LinuxQuestions.org - Manipulate data

LinuxQuestions.org (/questions/)

- Linux - Newbie (https://www.linuxquestions.org/questions/linux-newbie-8/)

- - Manipulate data (https://www.linuxquestions.org/questions/linux-newbie-8/manipulate-data-4175424352/)

arn2025

08-28-2012 02:03 AM

Manipulate data

i have a long text file with
[QUOTE]

a 1 200 10-22-2012
a 2 350 11-20-2012
a 3 222 12-16-2012
b 1 123 01-17-2014
b 2 345
b 3 432 02-02-2012
c 1 675
c 2 0 07-09-2012
c 3 12778 03-08-2012

[/QUOTE]

how do i change the file to

Quote:

n 1 2 3 D1 D2 D3
a 200 350 222 10-22-2012 10-20-2012 12-16-2012
b 123 345 432 01-17-2014 02-02-2012
c 675 0 12778 07-09-2012 03-08-2012

Snark1994

08-28-2012 05:00 AM

I'm afraid what you've given us is nothing but a long list of numbers, letters and dates.
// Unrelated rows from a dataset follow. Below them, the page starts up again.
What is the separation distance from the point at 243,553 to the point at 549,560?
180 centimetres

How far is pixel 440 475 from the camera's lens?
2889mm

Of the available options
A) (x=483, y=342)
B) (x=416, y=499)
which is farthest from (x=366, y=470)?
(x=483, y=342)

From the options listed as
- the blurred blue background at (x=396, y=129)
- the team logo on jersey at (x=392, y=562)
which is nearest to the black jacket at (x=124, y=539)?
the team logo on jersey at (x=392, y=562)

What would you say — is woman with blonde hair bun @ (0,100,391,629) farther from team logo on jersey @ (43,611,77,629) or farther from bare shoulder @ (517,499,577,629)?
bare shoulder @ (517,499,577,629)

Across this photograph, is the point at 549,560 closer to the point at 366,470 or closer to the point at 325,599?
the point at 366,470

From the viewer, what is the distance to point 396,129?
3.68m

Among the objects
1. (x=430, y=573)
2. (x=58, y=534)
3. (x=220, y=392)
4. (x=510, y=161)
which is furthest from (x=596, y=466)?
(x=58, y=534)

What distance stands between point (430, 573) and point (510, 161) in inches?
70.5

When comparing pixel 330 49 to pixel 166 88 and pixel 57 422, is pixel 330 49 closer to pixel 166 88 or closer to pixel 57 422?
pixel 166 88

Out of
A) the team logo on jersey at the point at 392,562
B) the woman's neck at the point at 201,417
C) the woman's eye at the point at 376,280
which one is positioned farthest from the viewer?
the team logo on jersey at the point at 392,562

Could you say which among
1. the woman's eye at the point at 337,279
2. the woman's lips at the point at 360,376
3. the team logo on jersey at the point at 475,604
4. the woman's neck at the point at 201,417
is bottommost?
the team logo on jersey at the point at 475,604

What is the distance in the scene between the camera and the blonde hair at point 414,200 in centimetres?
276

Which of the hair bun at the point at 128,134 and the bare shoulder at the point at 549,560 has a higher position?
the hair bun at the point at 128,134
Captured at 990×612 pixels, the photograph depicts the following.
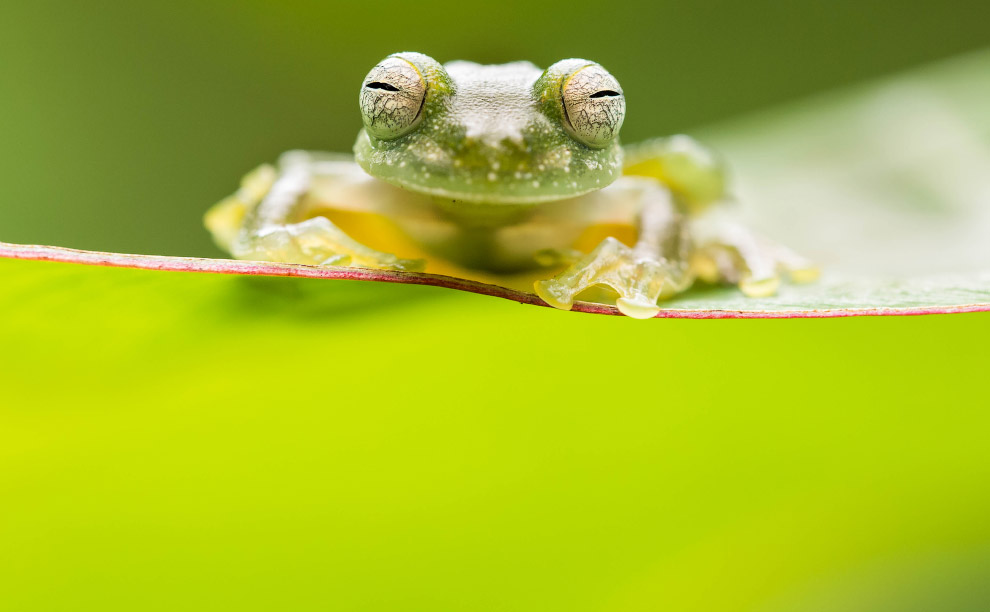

How are you going from one set of data to the other? None of my guesses seem to be consistent with the data you've given.

In any case, it looks like it's going to be a more complicated parsing job than just a simple sed/awk script (though I'm sure it could be done that way) so you'd be better off with python or perl or something like that.

arn2025

08-28-2012 05:11 AM

please note the pattern in the first column the conetent is the same, i just want to have all the fields of that column fow which its the same in the same row

Snark1994

08-28-2012 05:15 AM

Ah, is the 2nd date on line 2 now meant to be 11-20-2012? If so, I'll have a look at it.

Are all the 'a' lines going to be consecutive (same for b, c, etc.)? Are spaces always the delimiter?

EDIT: If I was correct about all the above guesses, then I think this programme does what you want:

Code:

#!/usr/bin/env python3



from sys import argv



if len(argv) != 2:

    print("Usage:",argv[0],"<infile>")

    exit(1)

try:

    infile = open(argv[1],"r")

except IOError:

    print("Error:",argv[1],"doesn't exist.")

    exit(2)

print("n 1 2 3 D1 D2 D3")

token = None

numbers = []

dates = []

for line in infile:

    line = line.split()

    if line[0] != token:

        if token != None:

            print(token,' '.join(numbers),' '.join(dates))

        token = line[0]

        numbers = []

        dates = []

    try:

        numbers.append(line[2])

    except IndexError:

        pass

    try:

        dates.append(line[3])

    except IndexError:

        pass

print(token,' '.join(numbers),' '.join(dates))

infile.close()

arn2025

08-28-2012 05:25 AM

sorry, i have corrected that, yess they are all going to be consective and spaces are the delimeters, its just a long list with d's e's and so on

Snark1994

08-28-2012 05:31 AM

Ah, sorry, didn't see your latest post - I have edited my last post to include some code that I believe does what you want.

Hope this helps,

arn2025

08-28-2012 06:49 AM

thaks though wen i look at the code it seems to suggest the first column changeds in 3's whereas at some points it changes after four of 5, ie 5 a's it could be

cristalp

08-28-2012 08:29 AM

It can be achieved simply by a piece of AWK code. I believe it would be much better than the tedious and heavy python codes.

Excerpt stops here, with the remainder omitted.